## RECORDS FOR THIS EXERCISE

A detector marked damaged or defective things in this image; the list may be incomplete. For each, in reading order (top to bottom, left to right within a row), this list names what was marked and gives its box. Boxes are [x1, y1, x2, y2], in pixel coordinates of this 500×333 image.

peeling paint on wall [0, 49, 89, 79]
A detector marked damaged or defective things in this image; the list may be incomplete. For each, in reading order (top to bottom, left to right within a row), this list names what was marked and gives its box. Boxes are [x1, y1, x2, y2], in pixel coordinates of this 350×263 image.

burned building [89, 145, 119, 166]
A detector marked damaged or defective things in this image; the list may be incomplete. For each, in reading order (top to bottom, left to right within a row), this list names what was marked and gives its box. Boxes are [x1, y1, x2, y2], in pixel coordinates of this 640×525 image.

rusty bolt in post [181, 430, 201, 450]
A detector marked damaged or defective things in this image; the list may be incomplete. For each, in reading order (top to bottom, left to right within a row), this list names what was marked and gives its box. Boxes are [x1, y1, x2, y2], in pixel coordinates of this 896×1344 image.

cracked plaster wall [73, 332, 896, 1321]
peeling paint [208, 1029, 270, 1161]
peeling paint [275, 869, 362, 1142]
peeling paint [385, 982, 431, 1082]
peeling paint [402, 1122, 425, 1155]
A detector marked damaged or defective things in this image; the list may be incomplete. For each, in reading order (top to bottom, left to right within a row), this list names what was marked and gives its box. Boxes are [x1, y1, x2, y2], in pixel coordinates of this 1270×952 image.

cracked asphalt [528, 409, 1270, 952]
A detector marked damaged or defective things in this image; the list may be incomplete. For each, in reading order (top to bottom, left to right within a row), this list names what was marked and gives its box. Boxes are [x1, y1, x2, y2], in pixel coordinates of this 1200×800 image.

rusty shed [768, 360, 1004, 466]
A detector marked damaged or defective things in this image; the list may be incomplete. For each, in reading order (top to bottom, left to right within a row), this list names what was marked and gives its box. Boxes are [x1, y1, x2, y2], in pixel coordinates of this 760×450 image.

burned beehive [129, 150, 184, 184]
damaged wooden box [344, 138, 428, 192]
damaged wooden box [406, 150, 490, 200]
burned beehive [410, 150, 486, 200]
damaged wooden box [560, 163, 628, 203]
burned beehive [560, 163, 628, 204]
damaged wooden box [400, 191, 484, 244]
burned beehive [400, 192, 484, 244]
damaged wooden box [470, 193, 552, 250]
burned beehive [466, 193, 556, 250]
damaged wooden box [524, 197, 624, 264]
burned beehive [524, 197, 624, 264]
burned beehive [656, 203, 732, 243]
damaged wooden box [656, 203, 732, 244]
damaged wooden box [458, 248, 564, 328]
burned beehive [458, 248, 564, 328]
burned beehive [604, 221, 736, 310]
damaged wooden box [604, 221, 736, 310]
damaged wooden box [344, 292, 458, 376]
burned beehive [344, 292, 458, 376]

## OBJECTIVE
Reproduce all rows above, substituting "scanner" for every occurrence of "detector" and keeping everything else identical.

## ANSWER BELOW
A scanner marked damaged or defective things in this image; the list may be incomplete. For each, in reading order (top to bottom, left to right within a row), this list names what was marked and gives its box. Boxes are [x1, y1, x2, y2], in pixel coordinates of this 500×333 image.

peeling paint on wall [0, 49, 89, 79]
A scanner marked damaged or defective things in this image; the list may be incomplete. For each, in reading order (top to bottom, left to right within a row), this list names what was marked and gives its box. Boxes are [x1, y1, x2, y2], in pixel coordinates of this 350×263 image.

burned building [89, 145, 119, 166]
A scanner marked damaged or defective things in this image; the list may be incomplete. For each, in reading order (top to bottom, left to right within a row), this list names what was marked and gives its box. Boxes are [x1, y1, x2, y2], in pixel coordinates of this 640×525 image.

rusty bolt in post [181, 430, 201, 450]
A scanner marked damaged or defective things in this image; the list may be incomplete. For each, in reading order (top to bottom, left to right within a row), this list names what was marked and gives its box. Boxes are [x1, y1, x2, y2], in pixel coordinates of this 896×1344 image.

cracked plaster wall [73, 332, 896, 1321]
peeling paint [208, 1029, 270, 1161]
peeling paint [275, 869, 362, 1142]
peeling paint [385, 982, 431, 1082]
peeling paint [402, 1122, 425, 1155]
A scanner marked damaged or defective things in this image; the list may be incomplete. For each, in reading order (top to bottom, left to right within a row), this list names what was marked and gives its box. Boxes are [x1, y1, x2, y2], in pixel coordinates of this 1270×952 image.

cracked asphalt [528, 409, 1270, 952]
A scanner marked damaged or defective things in this image; the list may be incomplete. For each, in reading order (top to bottom, left to right within a row), this list names what was marked and gives its box. Boxes are [x1, y1, x2, y2], in pixel coordinates of this 1200×800 image.

rusty shed [768, 360, 1004, 466]
A scanner marked damaged or defective things in this image; the list may be incomplete. For each, in reading order (top to bottom, left to right within a row), this list names what was marked and gives its box. Boxes are [x1, y1, x2, y2], in pixel coordinates of this 760×450 image.

burned beehive [129, 150, 184, 184]
damaged wooden box [344, 138, 428, 192]
damaged wooden box [406, 150, 490, 200]
burned beehive [410, 150, 486, 200]
damaged wooden box [560, 163, 628, 203]
burned beehive [560, 163, 628, 204]
damaged wooden box [400, 191, 484, 244]
burned beehive [400, 192, 484, 244]
damaged wooden box [470, 193, 552, 250]
burned beehive [466, 193, 556, 250]
damaged wooden box [524, 197, 624, 264]
burned beehive [524, 197, 624, 264]
burned beehive [656, 203, 732, 243]
damaged wooden box [656, 203, 732, 244]
damaged wooden box [458, 248, 564, 328]
burned beehive [458, 248, 564, 328]
burned beehive [604, 221, 736, 310]
damaged wooden box [604, 221, 736, 310]
damaged wooden box [344, 292, 458, 376]
burned beehive [344, 292, 458, 376]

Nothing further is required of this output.